Vous évoquez un service public de l’accès au droit pour les entreprises, dont on ne connaît ni le contour, ni le rôle précis. Il aurait été temps d’inscrire dans la loi une mesure dont on connaît bien les modalités : je veux parler du rescrit social. Ce principe, déjà connu dans le domaine fiscal, aurait permis d’apporter plus de visibilité et de sécurité aux entreprises.

Ce projet de loi, madame la ministre, reste trop timide au regard des bouleversements économiques que traverse notre société. Nous attendons toujours un vrai projet de loi cohérent, concernant les nouvelles opportunités économiques, puisque le salariat n’est malheureusement plus l’alpha et l’oméga de notre modèle social.

Le compte personnel d’activité est une idée intéressante ; malheureusement, elle nous semble dévoyée avant même sa mise en œuvre. En y ajoutant le compte d’engagement citoyen, la majorité complique exagérément un dispositif encore trop modeste. Pour en faire le passeport social universel que les usagers attendent, il aurait fallu, dans un premier temps, consolider les pratiques et les financements. Pire, en ouvrant ce dispositif aux personnes ayant fait valoir leur droit à la retraite, lors d’une séance de la commission des affaires sociales sur laquelle je ne reviendrai pas, la majorité dénature son principe même, puisque le compte personnel d’activité vise d’abord à sécuriser les parcours professionnels. Cet outil pourrait ainsi servir à faire valoir sa retraite : cela le dévalue.

Mes chers collègues, alors que notre pays compte plus de 5,5 millions de demandeurs d’emploi, nous ne pouvons soutenir un texte inachevé et improvisé. Comment pourrions-nous voter un texte qui comporte des dispositions néfastes à la compétitivité, ni financées, ni évaluées, et qui risquent de déstabiliser un peu plus le marché de l’emploi – à l’instar de la surtaxation des contrats à durée déterminée ? Décidée sous la pression, cette mesure est l’ultime faute de ce gouvernement. Alors que les jeunes éprouvent déjà des difficultés à s’insérer sur le marché du travail, vous les privez de l’accès à des contrats à durée déterminée, et précarisez un peu plus encore notre jeunesse.
Pour embaucher, les entreprises ont besoin de visibilité et de confiance. Or à force de dérobades, et faute de vision structurelle et systémique, le futur de nos jeunes s’assombrit. Fidèle à sa ligne d’opposition constructive, le groupe de l’Union des démocrates et indépendants envisageait initialement de soutenir les mesures positives de ce texte. Malheureusement, plus le temps passe, moins celle-ci sont nombreuses.

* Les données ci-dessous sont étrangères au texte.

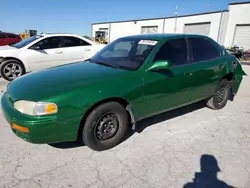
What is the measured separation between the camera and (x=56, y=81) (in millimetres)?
2873

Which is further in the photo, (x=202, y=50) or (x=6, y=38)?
(x=6, y=38)

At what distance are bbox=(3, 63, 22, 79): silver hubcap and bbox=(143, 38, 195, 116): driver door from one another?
5158mm

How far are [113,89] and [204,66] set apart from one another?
2.02m

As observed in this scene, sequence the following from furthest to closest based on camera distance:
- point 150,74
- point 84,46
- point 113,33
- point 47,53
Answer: point 113,33 → point 84,46 → point 47,53 → point 150,74

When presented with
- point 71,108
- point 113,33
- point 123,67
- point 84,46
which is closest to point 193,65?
point 123,67

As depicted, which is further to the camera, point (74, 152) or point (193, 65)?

Madame la ministre, pour aboutir à une loi réellement en faveur de l’emploi, il faudrait poser clairement la question de l’impact du temps de travail sur la compétitivité de l’entreprise. Il faudrait créer un contrat de travail unique à droits progressifs, pour faciliter l’embauche et accroître la sécurité tant de l’entreprise que du salarié. Enfin, il faudrait aborder l’effet des seuils sociaux.

J’ai entendu le Président de la République, un socialiste, dire que les seuils sociaux sont un frein à l’emploi. Je ne l’ai pas inventé !

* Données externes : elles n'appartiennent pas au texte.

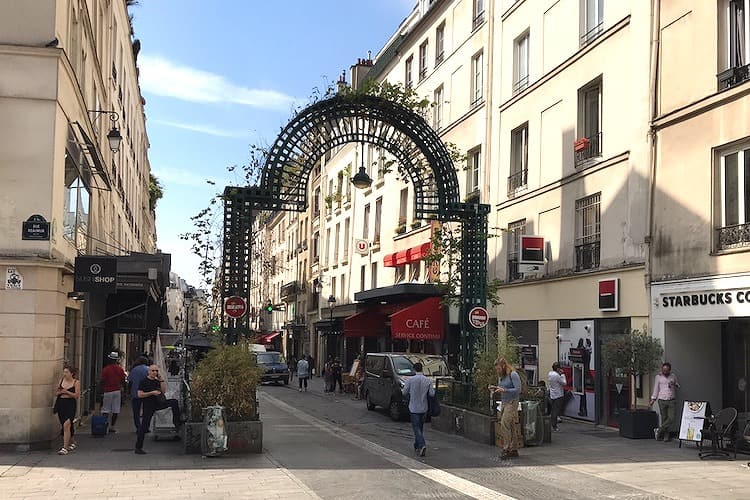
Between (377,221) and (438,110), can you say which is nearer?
(438,110)

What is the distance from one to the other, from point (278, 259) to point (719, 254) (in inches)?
2252

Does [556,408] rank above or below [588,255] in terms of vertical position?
below

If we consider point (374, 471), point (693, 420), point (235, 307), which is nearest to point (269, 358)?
point (235, 307)

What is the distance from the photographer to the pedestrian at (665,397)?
15727 mm

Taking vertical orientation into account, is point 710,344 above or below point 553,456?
above

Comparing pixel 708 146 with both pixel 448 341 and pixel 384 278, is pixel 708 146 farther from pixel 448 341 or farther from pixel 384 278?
pixel 384 278

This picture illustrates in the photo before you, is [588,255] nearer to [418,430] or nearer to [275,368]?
[418,430]

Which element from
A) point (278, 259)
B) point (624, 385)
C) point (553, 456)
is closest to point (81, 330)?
point (553, 456)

C’était précisément la position de la droite au début de la précédente législature.

Si le Président de la République a fini par l’admettre, pourquoi n’avez-vous pas abordé cette question par ce projet de loi ?

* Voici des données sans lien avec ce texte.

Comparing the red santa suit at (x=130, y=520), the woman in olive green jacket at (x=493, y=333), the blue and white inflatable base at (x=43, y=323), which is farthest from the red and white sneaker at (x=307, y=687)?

Ces mesures sont essentielles pour créer un environnement favorable aux entreprises, en particulier les plus petites d’entre elles – que ce projet de loi met vraiment à mal. Nous défendrons ces mesures lors de l’examen de ce texte en séance publique. Malheureusement, nous avons peu d’espoir quant au sort qui leur sera réservé.

En définitive, madame la ministre, mes chers collègues, ce texte n’a ni queue ni tête. Il est le produit de cette forme de mouvement brownien qui aura agité l’ensemble de cette législature, tantôt liquide, tantôt vaporeuse. Vous avez réussi à mettre le feu, madame la ministre, à un verre d’eau, en malmenant le dialogue social. Pour toutes ces raisons, sauf surprise, nous ne voterons pas ce texte.